No dia 1º de agosto de 2008, sexta-feira, às 22 horas, na Santa Casa de Misericórdia de Franca (SP) morreu Marcela de Jesus Ferreira, quebrando todos os recordes de sobrevivência de uma criança anencéfala. Os anencéfalos costumam ter uma breve vida extra-uterina. Segundo o Comitê Nacional de Bioética do governo italiano, “foi relatado um caso único de sobrevivência até 14 meses (8) e dois casos de sobrevivência de 7 a 10 meses, sem recorrer à respiração mecânica[1]. Marcela, porém, nascida em Patrocínio Paulista (SP) em 20 de novembro de 2006, faleceu após 1 ano, 8 meses e 12 dias de nascida.
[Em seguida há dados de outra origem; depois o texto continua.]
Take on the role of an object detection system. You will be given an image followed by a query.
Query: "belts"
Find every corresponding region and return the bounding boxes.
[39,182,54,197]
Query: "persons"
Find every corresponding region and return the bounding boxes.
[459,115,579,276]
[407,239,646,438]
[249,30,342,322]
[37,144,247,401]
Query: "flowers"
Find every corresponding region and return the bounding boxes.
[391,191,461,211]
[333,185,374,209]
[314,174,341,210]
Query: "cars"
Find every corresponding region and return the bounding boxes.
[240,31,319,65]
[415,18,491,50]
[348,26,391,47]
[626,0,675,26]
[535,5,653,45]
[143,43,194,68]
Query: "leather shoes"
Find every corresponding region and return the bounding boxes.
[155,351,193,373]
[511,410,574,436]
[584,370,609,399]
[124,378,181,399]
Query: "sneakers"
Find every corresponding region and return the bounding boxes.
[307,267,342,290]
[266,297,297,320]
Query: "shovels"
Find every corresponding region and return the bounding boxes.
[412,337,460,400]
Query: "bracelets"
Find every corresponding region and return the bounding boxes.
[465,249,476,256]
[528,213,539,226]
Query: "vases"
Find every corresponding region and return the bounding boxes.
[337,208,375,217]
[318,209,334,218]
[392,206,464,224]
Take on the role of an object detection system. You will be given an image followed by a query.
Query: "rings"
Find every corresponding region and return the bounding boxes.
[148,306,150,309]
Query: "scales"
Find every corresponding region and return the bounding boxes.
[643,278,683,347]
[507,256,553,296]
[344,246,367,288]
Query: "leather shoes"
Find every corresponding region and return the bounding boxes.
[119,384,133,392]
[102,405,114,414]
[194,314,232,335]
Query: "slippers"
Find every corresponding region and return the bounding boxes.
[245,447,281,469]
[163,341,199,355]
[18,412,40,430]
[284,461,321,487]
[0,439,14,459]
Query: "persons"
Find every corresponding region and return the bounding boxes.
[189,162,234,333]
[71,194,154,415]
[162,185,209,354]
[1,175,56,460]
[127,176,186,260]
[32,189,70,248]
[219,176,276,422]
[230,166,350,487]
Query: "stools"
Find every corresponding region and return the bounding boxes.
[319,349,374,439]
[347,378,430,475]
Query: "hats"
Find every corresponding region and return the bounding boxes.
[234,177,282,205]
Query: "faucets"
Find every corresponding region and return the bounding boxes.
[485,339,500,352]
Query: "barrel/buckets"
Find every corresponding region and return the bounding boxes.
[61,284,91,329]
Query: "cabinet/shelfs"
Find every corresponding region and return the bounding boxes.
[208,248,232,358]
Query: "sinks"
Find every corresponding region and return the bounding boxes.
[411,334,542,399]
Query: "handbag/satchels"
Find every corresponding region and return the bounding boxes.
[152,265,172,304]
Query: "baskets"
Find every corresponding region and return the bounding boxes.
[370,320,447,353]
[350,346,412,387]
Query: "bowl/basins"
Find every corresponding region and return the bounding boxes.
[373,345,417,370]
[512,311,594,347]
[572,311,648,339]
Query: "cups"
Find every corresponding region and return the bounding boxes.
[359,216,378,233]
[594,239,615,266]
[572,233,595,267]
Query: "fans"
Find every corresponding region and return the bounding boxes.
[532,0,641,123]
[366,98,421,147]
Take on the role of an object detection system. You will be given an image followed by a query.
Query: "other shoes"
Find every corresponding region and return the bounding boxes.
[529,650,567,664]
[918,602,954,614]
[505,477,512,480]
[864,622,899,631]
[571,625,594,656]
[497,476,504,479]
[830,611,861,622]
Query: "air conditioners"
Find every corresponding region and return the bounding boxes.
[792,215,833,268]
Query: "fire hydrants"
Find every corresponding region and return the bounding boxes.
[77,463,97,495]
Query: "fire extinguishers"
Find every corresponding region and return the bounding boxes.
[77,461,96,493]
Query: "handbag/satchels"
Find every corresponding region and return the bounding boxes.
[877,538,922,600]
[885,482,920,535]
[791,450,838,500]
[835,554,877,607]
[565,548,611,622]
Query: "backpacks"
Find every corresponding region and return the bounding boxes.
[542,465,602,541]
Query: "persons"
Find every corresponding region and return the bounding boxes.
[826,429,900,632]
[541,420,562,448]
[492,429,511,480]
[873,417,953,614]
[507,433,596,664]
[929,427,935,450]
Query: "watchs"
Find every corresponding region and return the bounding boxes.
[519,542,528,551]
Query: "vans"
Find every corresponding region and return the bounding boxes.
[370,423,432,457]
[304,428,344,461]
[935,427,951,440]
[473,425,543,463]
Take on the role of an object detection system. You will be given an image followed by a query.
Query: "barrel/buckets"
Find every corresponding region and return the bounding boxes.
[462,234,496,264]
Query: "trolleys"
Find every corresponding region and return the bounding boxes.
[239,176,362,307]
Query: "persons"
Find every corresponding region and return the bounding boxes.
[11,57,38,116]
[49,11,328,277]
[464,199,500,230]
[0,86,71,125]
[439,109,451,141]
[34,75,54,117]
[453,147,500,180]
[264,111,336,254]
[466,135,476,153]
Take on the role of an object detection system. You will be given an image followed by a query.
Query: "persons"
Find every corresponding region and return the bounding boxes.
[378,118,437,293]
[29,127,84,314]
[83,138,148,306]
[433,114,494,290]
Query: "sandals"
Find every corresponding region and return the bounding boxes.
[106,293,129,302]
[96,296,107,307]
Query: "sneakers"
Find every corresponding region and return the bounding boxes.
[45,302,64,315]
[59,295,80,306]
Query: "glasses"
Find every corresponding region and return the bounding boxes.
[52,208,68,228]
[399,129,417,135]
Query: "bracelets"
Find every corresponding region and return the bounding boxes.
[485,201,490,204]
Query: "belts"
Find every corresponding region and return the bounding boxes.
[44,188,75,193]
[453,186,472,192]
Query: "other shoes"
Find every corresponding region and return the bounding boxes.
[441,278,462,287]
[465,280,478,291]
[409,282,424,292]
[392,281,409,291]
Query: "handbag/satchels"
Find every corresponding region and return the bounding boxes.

Gordinha, com 15 kg e 72 cm, e muito risonha (famosa pelas gargalhadas que dava quando sua mãe lhe fazia cócegas), Marcela respirava normalmente, quase não dependendo do concentrador de oxigênio. No dia 18 de abril de 2007, com quase cinco meses de nascida, a menina recebeu alta da Santa Casa de Misericórdia de Patrocínio Paulista. Segundo a médica Dra. Regina Helena de Freitas Lopes, Marcela “modificou todo o hospital” onde ficou internada. “Houve maior entrosamento, maior união… Valia a pena a gente estar lutando por ela”.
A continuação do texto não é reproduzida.